The first step in motion practice is to file a "Notice of Motion," which tells the judge and the prosecutor what we are asking for, and when we intend to ask for it. A Notice of Motion will say something like:
Please take Notice that at 9:30 a.m., on the 1st day of December, 2021, the Defense will move the Rochester City Court, located at 99 Exchange Boulevard, Rochester, NY 14614, for the following Order...."
Then the Notice of Motion will list all the things we want to Court to do. For example, we may ask that certain statements be kept out of trial. We may ask the Court to find that the stop of your vehicle was made without probable cause. There are dozens of things we can ask for, and the Notice of Motion is drafted specifically for your case.

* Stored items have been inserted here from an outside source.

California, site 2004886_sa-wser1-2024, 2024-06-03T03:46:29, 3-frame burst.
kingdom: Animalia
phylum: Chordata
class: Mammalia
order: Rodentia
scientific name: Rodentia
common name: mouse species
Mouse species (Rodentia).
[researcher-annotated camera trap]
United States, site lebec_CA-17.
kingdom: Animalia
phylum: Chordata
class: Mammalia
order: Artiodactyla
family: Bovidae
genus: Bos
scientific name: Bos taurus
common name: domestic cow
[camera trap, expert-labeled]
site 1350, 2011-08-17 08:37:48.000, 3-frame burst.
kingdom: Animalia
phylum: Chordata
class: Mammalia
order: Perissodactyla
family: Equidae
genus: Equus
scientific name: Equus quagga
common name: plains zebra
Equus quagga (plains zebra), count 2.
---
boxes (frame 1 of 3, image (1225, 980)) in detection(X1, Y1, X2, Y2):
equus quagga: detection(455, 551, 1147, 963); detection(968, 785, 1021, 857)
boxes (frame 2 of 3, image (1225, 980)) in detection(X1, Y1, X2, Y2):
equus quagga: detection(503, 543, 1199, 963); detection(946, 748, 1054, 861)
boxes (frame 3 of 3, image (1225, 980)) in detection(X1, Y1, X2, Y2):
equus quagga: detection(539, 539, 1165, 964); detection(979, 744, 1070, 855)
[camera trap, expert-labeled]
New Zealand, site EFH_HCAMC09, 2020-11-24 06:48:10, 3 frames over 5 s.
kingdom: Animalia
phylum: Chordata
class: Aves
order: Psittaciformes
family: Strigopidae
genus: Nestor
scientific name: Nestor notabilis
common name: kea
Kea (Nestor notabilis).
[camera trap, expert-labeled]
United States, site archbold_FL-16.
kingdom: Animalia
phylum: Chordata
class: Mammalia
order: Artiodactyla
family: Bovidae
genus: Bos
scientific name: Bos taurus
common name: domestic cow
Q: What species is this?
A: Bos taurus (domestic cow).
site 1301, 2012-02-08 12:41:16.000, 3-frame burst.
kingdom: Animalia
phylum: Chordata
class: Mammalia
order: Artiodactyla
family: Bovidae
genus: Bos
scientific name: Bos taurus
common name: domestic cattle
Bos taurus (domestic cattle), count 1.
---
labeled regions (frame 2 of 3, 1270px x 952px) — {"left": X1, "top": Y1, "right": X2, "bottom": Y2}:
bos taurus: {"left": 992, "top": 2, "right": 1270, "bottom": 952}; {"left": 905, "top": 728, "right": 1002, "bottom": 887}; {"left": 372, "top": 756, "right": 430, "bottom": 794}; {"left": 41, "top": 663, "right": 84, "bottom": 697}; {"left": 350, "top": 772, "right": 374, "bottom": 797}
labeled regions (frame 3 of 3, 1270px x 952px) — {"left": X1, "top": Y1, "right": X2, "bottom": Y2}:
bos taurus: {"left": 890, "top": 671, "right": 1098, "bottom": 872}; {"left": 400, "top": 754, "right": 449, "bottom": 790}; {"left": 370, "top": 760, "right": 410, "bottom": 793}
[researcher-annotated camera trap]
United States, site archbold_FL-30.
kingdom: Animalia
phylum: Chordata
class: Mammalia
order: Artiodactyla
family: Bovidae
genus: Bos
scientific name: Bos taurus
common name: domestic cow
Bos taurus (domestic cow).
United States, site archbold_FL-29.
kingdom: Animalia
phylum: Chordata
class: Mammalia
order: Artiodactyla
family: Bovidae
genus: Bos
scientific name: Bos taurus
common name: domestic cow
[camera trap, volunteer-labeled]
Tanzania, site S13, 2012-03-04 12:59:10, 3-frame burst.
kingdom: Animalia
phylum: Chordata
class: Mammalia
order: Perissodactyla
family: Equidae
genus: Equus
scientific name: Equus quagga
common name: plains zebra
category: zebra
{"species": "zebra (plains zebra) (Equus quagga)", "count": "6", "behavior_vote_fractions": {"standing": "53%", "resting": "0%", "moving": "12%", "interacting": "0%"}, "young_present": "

When we go to Court on the day stated on the Notice of Motion, we engage in what are called "motion arguments." That means we argue with the prosecutor over which requests will be granted. For example, when we ask for certain statements to be kept out of evidence, the prosecutor won't just say "Okay- no problem." Instead, the prosecutor argues that those statements should be allowed to be revealed at trial.
Typically, after we make motion arguments, the judge will set a date for a hearing. A hearing is different from a regular court appearance. When we have a hearing, it means that the court will hear evidence. The prosecutor will likely call in their police officer-witnesses, and it is an opportunity for the defense to see how those police officers are going to testify at trial. It is extremely unusual for a defendant to testify at a hearing, so you don't need to worry about talking.
Once the hearing is over, the judge will make a ruling on the requests of the defense based on the evidence that was presented. In other words, the judge will go back to the Notice of Motion, and decide what requests should be granted based on what was presented at the hearing.
Motion Practice can dramatically alter the course of a trial, and we can explain to you in detail how motion practice might effect your case.